Rose, of course, sees her “future” in Sarah Jane, and wonders if she too is just the latest in a line of disposable assistants who will be discarded for a younger model. She and Sarah also argue about who has been on the best adventures before laughing and joking about the Doctor’s habits. It’s a nice moment in an episode filled with nostalgia.
And K-9 is back! Slightly rusty and malfunctioning, but it’s the same old K-9 (with the same old voice!) as before, and it’s great fun to see him back again, making obvious comments, firing his little laser and spinning around to save the day. But, why did Sarah have him in the back of her car? She didn’t know she’d run into the Doctor and she says K-9 doesn’t work anymore, so why keep him there as opposed to somewhere more secure? I suppose you could assume she’s living out of her car now, but that’s a bit sad.
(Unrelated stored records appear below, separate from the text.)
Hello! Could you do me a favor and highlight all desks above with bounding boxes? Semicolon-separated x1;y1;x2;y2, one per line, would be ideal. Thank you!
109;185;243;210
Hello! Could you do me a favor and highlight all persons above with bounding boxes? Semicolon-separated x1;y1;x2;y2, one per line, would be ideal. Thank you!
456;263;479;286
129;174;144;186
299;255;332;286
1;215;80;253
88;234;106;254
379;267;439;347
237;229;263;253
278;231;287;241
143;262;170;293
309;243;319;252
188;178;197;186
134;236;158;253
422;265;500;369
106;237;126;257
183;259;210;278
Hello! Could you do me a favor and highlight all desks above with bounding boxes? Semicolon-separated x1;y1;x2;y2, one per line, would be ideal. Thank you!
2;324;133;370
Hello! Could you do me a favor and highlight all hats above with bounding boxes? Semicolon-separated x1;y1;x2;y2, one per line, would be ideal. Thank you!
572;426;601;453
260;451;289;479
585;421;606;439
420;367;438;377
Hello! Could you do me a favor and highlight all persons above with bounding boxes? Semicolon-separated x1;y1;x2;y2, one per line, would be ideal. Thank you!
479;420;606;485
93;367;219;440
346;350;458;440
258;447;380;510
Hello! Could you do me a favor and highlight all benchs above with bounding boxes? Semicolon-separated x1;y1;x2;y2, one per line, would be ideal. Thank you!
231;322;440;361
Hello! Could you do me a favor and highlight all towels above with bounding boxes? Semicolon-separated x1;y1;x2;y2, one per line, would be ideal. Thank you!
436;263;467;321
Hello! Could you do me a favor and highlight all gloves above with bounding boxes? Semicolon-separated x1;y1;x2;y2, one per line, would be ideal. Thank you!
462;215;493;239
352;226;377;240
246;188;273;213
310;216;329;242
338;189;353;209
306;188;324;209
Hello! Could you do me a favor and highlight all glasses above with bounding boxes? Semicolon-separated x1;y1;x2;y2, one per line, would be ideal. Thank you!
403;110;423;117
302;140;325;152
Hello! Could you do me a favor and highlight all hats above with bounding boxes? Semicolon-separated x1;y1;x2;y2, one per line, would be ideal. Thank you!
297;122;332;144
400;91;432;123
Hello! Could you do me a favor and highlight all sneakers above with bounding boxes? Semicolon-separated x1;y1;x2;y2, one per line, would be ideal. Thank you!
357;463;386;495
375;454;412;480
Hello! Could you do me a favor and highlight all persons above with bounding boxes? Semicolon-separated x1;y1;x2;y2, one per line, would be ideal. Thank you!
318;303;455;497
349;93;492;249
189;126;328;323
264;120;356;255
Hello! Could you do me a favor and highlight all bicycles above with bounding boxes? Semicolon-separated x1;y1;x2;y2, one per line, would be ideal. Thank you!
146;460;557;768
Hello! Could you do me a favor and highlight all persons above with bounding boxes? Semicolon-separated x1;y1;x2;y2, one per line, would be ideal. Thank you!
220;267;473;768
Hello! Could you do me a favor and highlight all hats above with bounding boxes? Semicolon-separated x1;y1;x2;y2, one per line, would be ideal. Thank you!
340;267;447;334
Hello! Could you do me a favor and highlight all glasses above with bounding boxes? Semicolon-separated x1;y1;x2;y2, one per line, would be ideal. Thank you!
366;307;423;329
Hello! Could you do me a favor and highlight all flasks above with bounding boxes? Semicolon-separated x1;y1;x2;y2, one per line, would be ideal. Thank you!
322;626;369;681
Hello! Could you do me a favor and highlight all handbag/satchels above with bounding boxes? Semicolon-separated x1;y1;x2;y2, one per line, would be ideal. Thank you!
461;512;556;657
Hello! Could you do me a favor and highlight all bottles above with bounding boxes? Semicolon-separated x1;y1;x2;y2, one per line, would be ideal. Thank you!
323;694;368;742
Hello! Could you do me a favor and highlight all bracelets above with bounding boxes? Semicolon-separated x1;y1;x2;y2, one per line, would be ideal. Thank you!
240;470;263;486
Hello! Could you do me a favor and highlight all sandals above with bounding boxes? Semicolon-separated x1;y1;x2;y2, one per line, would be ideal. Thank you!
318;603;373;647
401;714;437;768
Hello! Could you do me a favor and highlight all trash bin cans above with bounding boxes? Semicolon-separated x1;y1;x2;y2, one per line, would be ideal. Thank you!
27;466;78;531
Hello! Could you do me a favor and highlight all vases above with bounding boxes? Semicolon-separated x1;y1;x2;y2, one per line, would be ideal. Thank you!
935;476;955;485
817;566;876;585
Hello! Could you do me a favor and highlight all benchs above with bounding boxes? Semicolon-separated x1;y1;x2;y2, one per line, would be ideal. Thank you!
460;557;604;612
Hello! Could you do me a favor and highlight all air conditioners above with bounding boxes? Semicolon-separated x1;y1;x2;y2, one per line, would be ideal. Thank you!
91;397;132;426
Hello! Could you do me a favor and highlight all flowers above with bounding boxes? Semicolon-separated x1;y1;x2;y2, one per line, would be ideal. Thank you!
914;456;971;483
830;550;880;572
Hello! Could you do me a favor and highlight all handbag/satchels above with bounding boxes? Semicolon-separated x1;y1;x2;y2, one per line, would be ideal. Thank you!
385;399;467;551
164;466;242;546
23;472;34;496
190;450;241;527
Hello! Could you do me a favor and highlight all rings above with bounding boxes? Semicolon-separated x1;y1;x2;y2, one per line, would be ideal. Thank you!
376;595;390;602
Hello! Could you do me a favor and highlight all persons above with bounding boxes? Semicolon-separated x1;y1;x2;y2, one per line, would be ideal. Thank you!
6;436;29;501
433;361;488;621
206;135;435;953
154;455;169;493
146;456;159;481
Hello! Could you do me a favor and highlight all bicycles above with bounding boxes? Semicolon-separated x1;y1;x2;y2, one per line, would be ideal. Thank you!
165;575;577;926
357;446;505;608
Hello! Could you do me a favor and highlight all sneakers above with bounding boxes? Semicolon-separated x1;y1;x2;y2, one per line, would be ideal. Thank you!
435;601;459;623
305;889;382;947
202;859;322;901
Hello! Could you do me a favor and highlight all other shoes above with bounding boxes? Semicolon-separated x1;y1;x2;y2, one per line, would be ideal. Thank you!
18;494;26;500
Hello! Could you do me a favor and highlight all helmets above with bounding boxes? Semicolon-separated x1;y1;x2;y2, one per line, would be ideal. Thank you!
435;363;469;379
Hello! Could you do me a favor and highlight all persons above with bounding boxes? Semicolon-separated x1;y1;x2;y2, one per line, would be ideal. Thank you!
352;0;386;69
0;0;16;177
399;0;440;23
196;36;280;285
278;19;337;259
The old crew team up to investigate strange happenings at the local school. Tony Head is fantastic, as he always is, but is underused. He just needed some more delicious dialogue to chew on. The Krillitanes are generic-looking CGI bats, and some of the effects are unfortunately a bit ropey. Perhaps this was an intentional throwback to the iffy effects of the 1970s, but I doubt it. The plot with the school kids cracking codes is a perfectly serviceable little mystery, and the Doctor and Rose are immediately settled into their undercover operation without having to waste time on a build-up.
The Doctor repeats his “you only get one warning” from The Christmas Invasion to Mr Finch. That’s sort of his “thing” now; friendly and jokey on the surface but he will put a stop to you if you cross the line (ooh, scary!). But really, the school mystery and the aliens are underplayed in favour of exploring the drama of the reunion, which is absolutely the right choice. The scenes with the Doctor, Sarah Jane and Rose are really touching and explore the Doctor’s character in a way that only a long-running programme like this can do, and the Doctor and Sarah finally get the proper goodbye that they should have had thirty years earlier.